• Stored data:
□ □ □ □

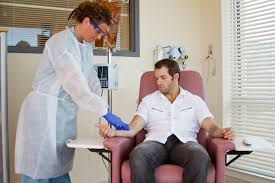 Patient seated in a recliner receiving an IV iron infusion from a clinician with infusion pump and IV bag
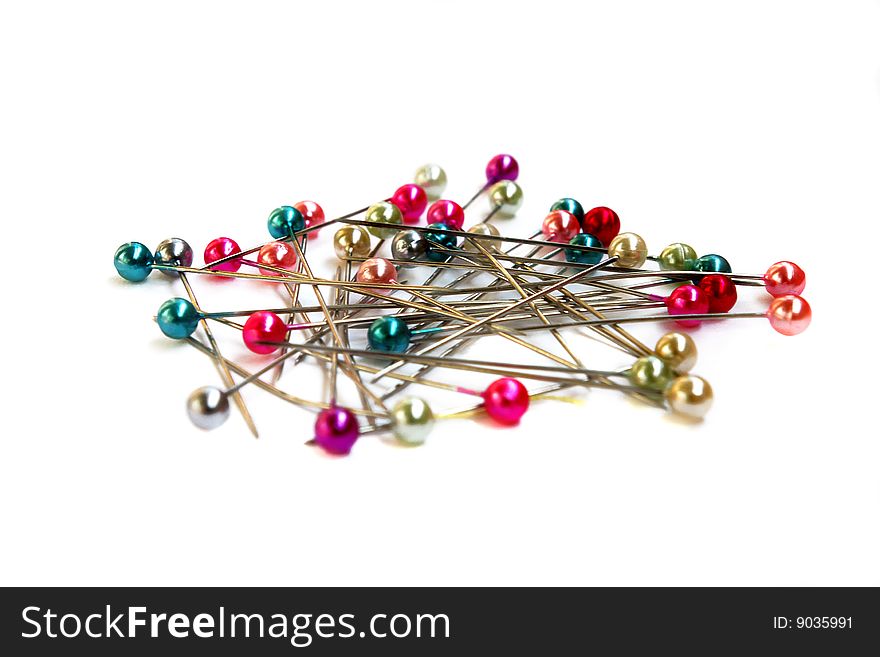 Heap of multi-coloured sewing pins on a white background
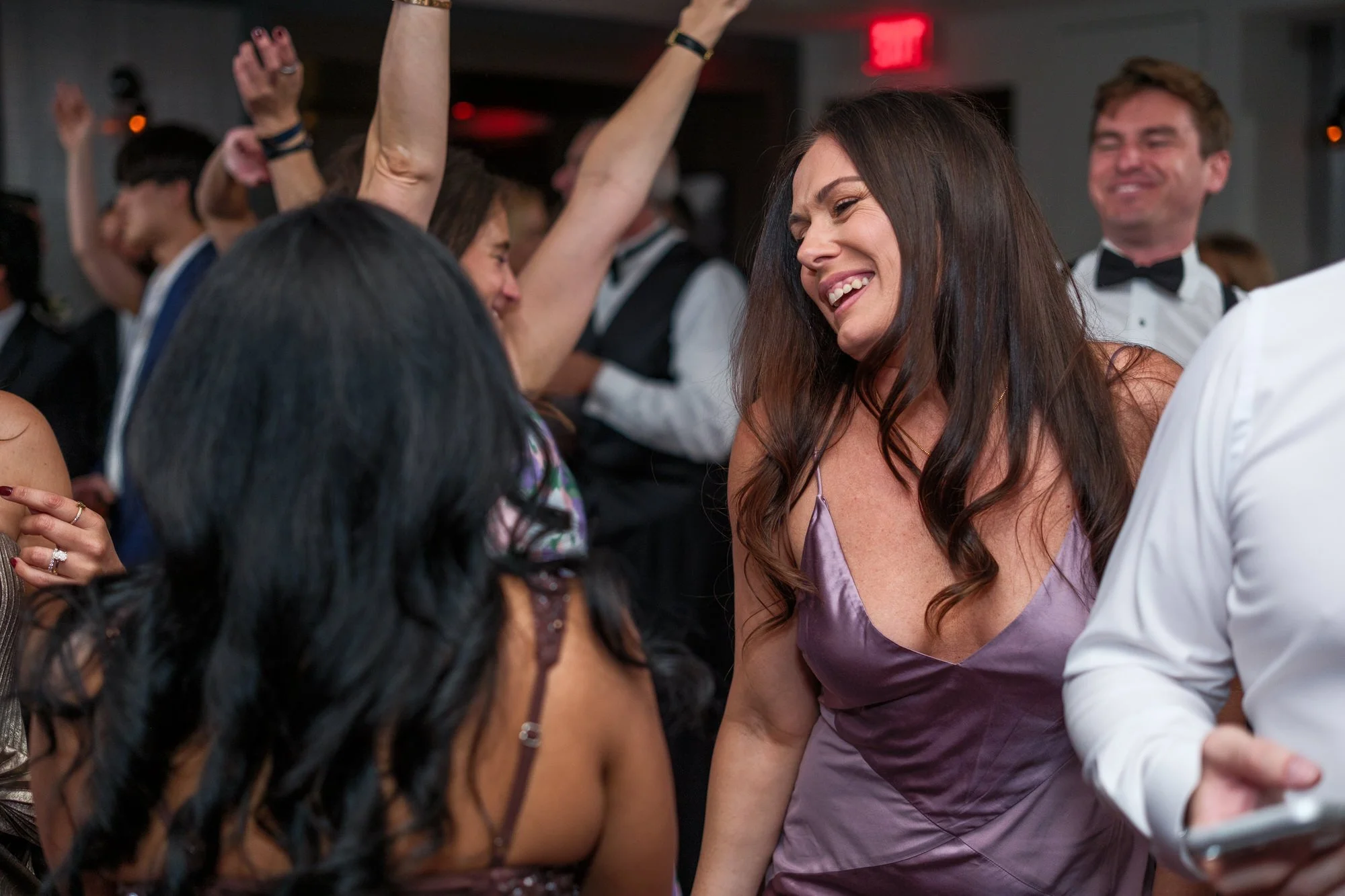 Close-up of guests dancing at the UMass Club Boston Jewish wedding reception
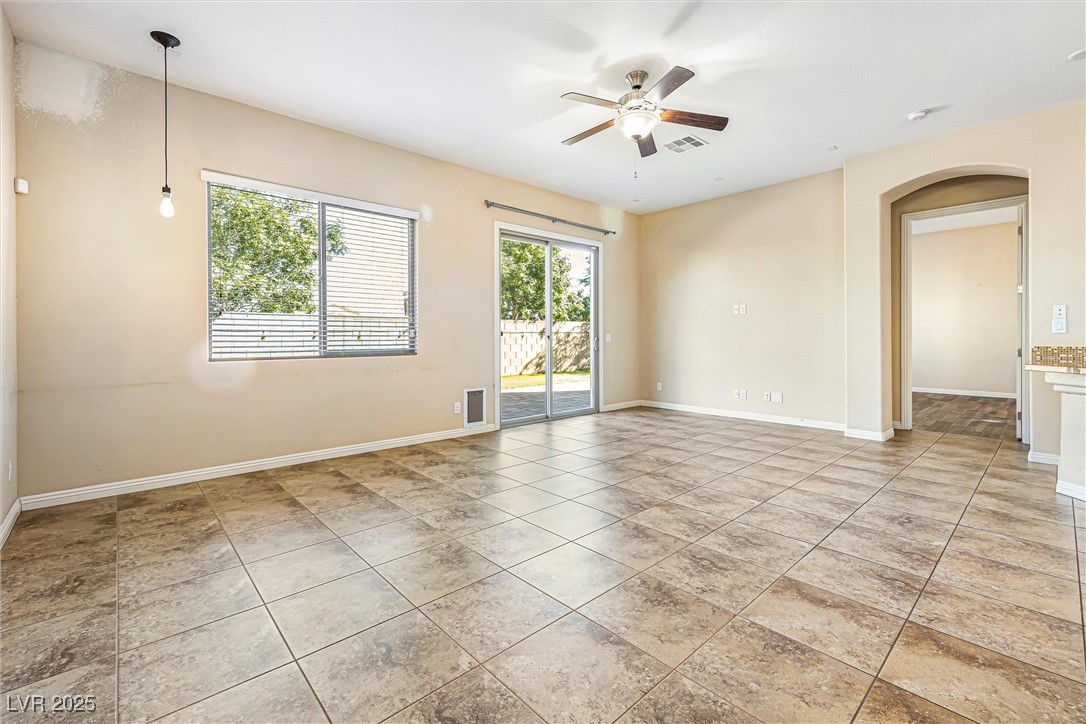 60 Newton Ridge Way Las Vegas, NV 89183 - Photo 6 of 44 Unfurnished room with ceiling fan, arched walkways, and light tile patterned floors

□ □ □ □

Starting at the line that contains "Heap of multi-coloured", output every line through the end of the data, both ends included, and nothing else; pictures stay out.

 Heap of multi-coloured sewing pins on a white background
 Close-up of guests dancing at the UMass Club Boston Jewish wedding reception
 60 Newton Ridge Way Las Vegas, NV 89183 - Photo 6 of 44 Unfurnished room with ceiling fan, arched walkways, and light tile patterned floors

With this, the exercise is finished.